- _WORK REQUEST_
Copy exactly the lines that run from the one containing "Standing vote fraction: 7%." through the end of the entries, both ends included.

- _RECORDED DATA_
_ _ _ _

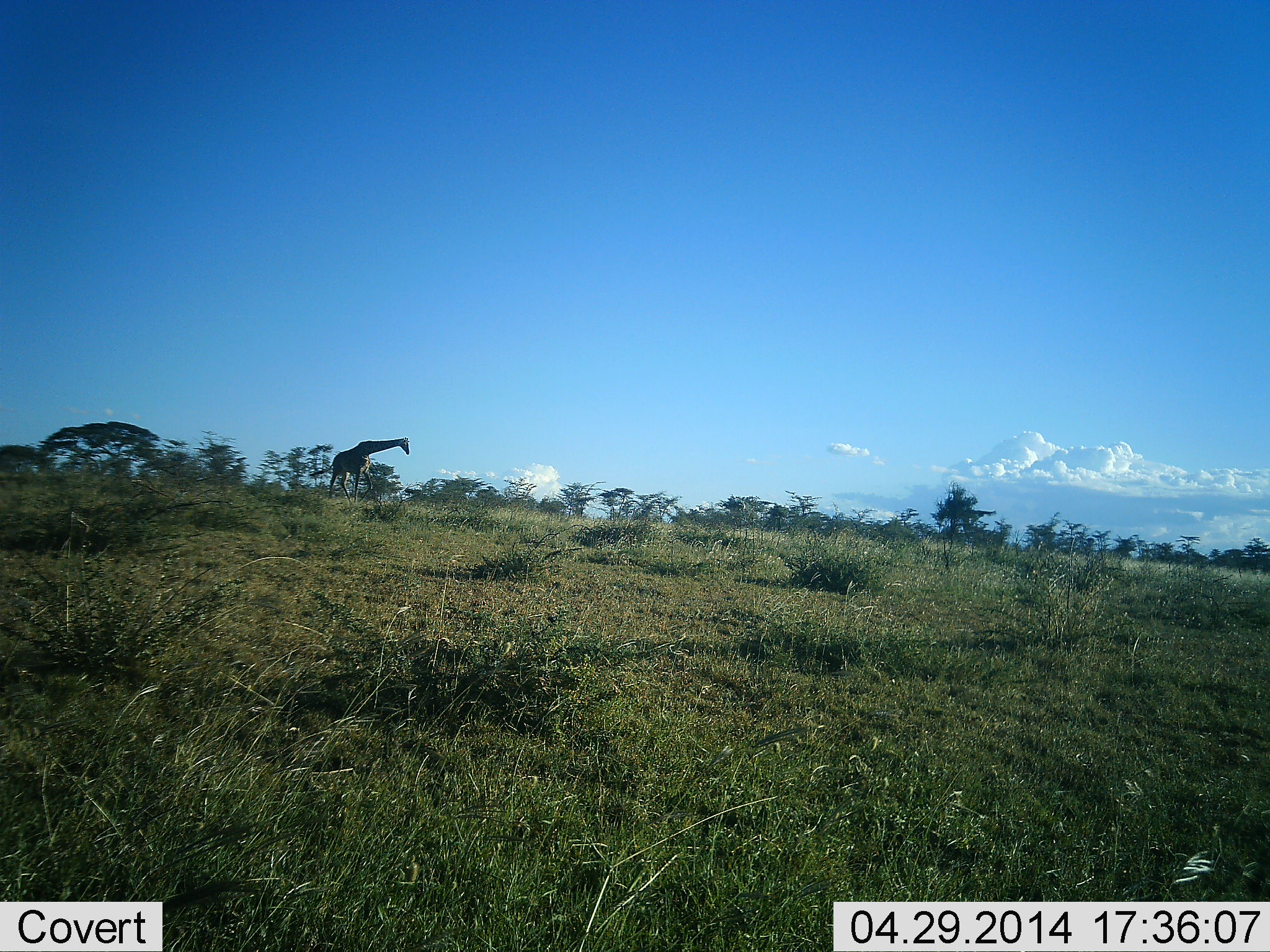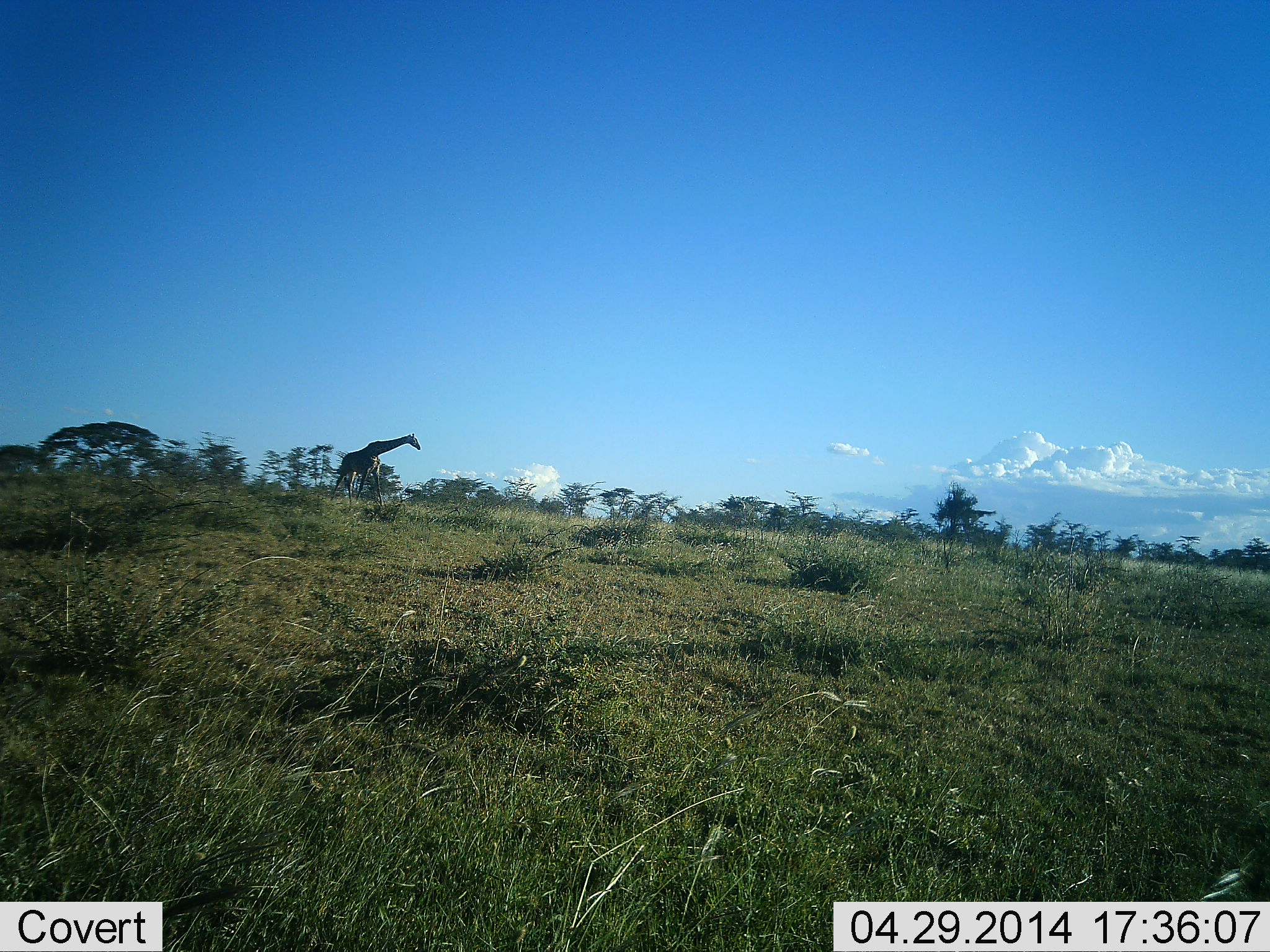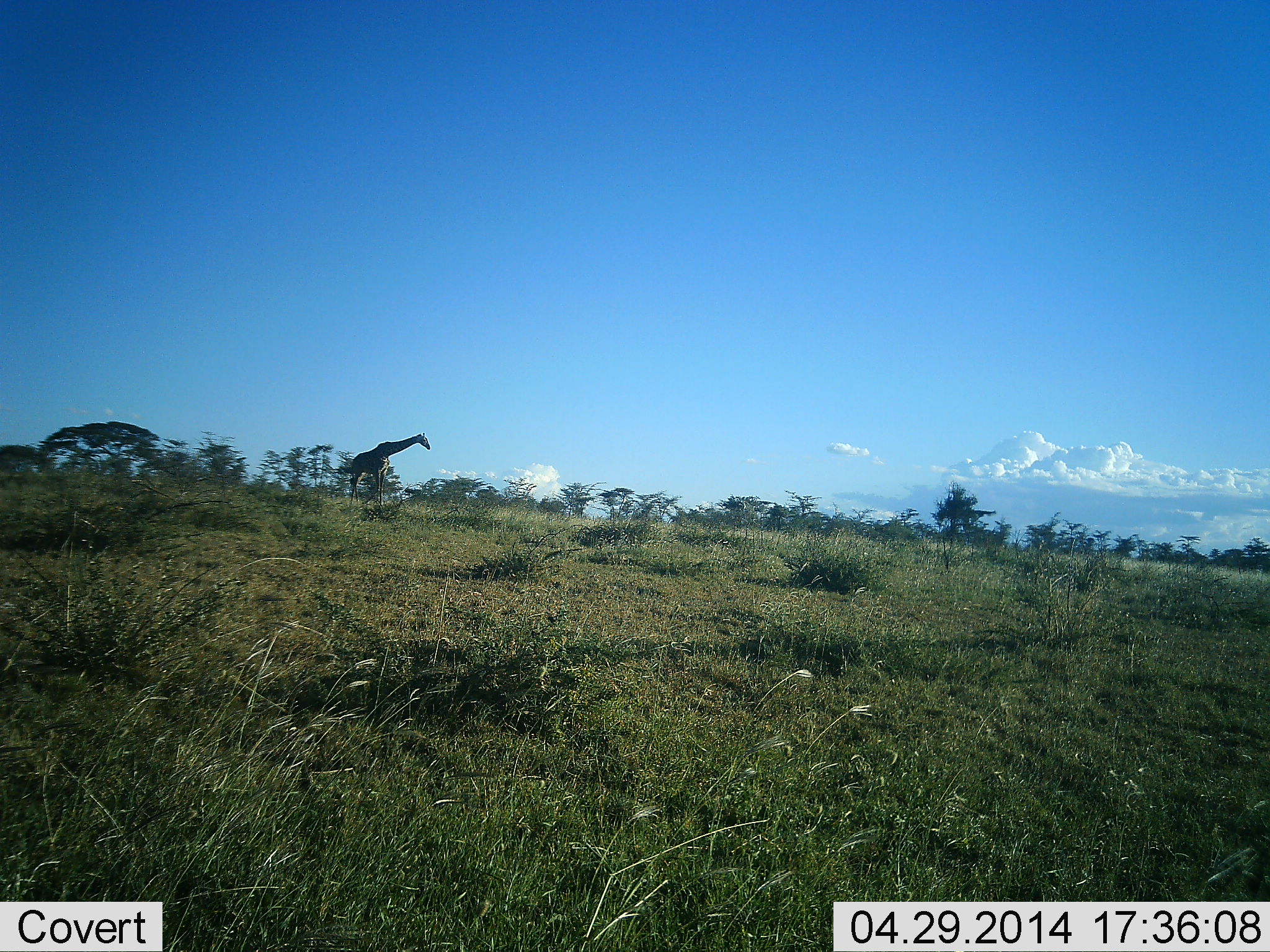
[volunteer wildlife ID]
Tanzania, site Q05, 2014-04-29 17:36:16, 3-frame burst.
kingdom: Animalia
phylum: Chordata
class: Mammalia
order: Artiodactyla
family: Giraffidae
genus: Giraffa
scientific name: Giraffa camelopardalis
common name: giraffe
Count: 1.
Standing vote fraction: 7%.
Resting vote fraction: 0%.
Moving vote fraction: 100%.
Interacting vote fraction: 0%.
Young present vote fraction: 0%.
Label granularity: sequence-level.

_ _ _ _

- _EXERCISE OUTPUT_
Standing vote fraction: 7%.
Resting vote fraction: 0%.
Moving vote fraction: 100%.
Interacting vote fraction: 0%.
Young present vote fraction: 0%.
Label granularity: sequence-level.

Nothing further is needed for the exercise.